I’m sitting on the deck of my room at the Northern Queen Inn in Nevada City, California, on a gorgeous spring day. I’m loving the sound of the waterfall and stream just below this deck, but I’m having a hard time focusing on it as there’s a highway just above us. I’d love it if the sound of running water were enough to drown out the speeding trucks and cars, but it seems to be my nature to focus on the annoying noise instead of the soothing.
This same thing happened to me as I caught up on all my reading during the recent snowy weekend back home in Boulder. First I read an article in my favorite newsweekly, The Week titled “Why Green has Gone Out of Fashion.” The article cited a bunch of publications, from USA Today to The Economist, that have picked up on Michael Shellenberger and Ted Norhaus’s controversial paper, “The Death of Environmentalism,” which declares the movement as it stands irrelevant.

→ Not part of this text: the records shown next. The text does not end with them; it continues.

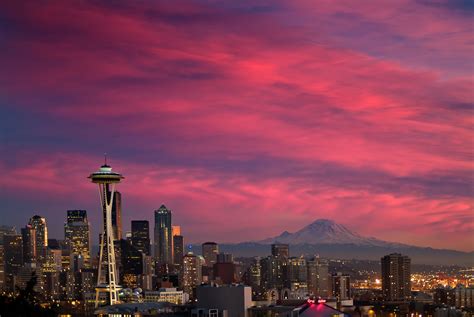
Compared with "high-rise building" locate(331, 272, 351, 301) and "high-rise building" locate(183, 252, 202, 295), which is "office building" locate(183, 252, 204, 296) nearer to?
"high-rise building" locate(183, 252, 202, 295)

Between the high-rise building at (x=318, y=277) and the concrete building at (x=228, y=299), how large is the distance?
61.1 metres

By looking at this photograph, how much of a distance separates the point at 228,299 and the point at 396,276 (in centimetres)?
7555

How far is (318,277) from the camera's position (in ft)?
454

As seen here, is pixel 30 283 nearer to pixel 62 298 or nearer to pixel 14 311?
pixel 14 311

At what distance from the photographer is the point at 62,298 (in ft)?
460

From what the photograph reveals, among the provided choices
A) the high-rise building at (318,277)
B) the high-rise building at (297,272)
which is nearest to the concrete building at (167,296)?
the high-rise building at (318,277)

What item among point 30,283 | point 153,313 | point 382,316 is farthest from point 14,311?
point 382,316

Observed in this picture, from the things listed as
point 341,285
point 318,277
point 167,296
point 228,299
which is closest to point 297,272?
point 318,277

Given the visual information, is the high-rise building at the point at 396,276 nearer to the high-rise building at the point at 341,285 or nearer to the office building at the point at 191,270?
the high-rise building at the point at 341,285

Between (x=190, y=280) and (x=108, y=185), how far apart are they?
136 feet

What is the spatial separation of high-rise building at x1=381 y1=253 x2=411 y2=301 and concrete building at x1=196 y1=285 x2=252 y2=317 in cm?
6826

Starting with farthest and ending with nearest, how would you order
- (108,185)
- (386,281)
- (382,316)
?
(386,281) < (108,185) < (382,316)

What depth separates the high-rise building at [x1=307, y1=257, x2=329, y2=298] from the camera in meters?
132

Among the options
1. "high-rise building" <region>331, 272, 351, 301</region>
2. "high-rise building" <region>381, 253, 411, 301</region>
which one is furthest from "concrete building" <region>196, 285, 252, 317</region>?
"high-rise building" <region>381, 253, 411, 301</region>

I had just finished reading one of the articles cited in The Week’s recap, “The Environment’s New Bling,” in the Boston Globe. And while the author, Grist.org editor Chip Giller, did start out by deriding the environmental movement’s “Chicken Little scare tactics and doomsday prophesying,” he went on to point out that “when we turn away from the D.C.-centric public face of the environmental movement, a very different picture emerges.” Yuppies are walking and taking public transit in dense urban neighborhoods, buying shares in Community Supported Agriculture, and trading in SUVs for minis and Priuses. Giller goes on to declare sustainability the new bling, the new self-reliance, the new dream, the new bottom line. “Environmentalism as a narrowly focused D.C. lobby might be struggling,” he concludes, “but a common-sense conviction that sustainability is integral to our quality of life and our economic competitiveness is on the rise.”
Amen. And you know, with just a slight change in perspective I’m finding it pretty easy to focus on the sound of that waterfall.